Andy: It's not unthinkable, though, because already in the U.S. you can't register a P.O. box anonymously.

Mike: Yeah, there's a good chance, unfortunately. It's thinkable. They're doing crazy things right now; like really, really crazy, stupid things, so this would just add to the list. In congress, people seem to be willing to pass anything.

And the problem is: Even if the hysteria will be gone some day, these laws won't be gone for a long time...

Mike: Yeah, that's a BIG problem.

Andy: Some of them are temporary, because they're so... Like, the USA Patriot Act is temporary, because nobody would accept these things as a permanent law, but the danger is that they'll get extended. And I think actually there was one that already has been extended that was supposed to expire quickly. Wasn't there?

Mike: I don't know... I know that they're there. They're on the books now. And you can still be taken away and put in the jail without any trial and without any knowledge of your charges. And that was upheld by the Supreme Court! Of the United States. A few months ago. They said: It's okay. Sure, you can lock up anybody who's a "suspected terrorist".

Andy: We don't have a good word for that in English. But we're looking for words.
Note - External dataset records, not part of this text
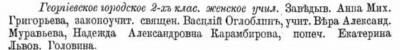 Прикрепленное изображение: Терский календарь на год 1900, стр.143.JPG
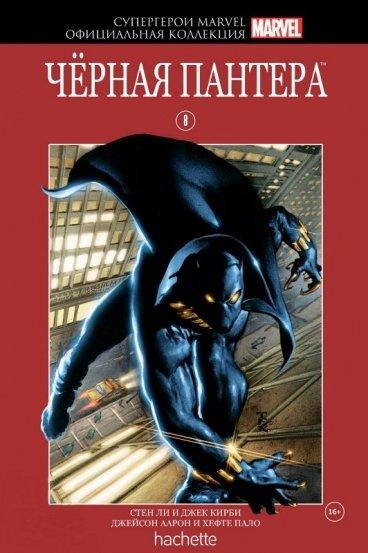 Комикс Супергерои Marvel. Официальная коллекция №8 Черная Пантера комикс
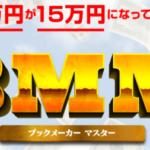 ゴールデンサークル(BMM) 岡芹×アデリー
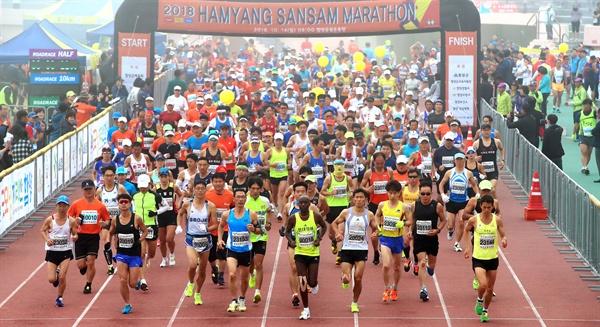 함양산삼마라톤대회.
Because you can't use the word "concentration camp", or "gulag" for that, even though that's the closest thing to that. So we need a new word - for what Guantanamo Bay is.

How about "freedom camp"?

Andy: A freedom camp!

Mike: They also have them in New York, "freedom camps". There's more than just Guantnamo Bay - there's more "freedom camps".

Andy: Oh yeah, they're all over the world. There's actually one in Afghanistan.
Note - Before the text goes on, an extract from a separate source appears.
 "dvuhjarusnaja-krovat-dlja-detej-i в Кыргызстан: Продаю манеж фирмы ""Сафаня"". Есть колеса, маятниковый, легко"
Mike: Lots of "freedom camps". Let's just call them "French camps". (Laughter)

So, what specifically will be your next target?

Andy: Can't tell you...

Can you hint in a basic direction?

Andy: Evil...

(Laughter)

Mike: Evildoers. We're going after the evildoers.

Andy: Even worse than the WTO...

(Laughter)

Are you going to get involved in the elections somehow?

Andy: SOMEhow! (Laughter) Guess we could safely say that.

Well, I'll be looking forward to that. Thank you for the interview.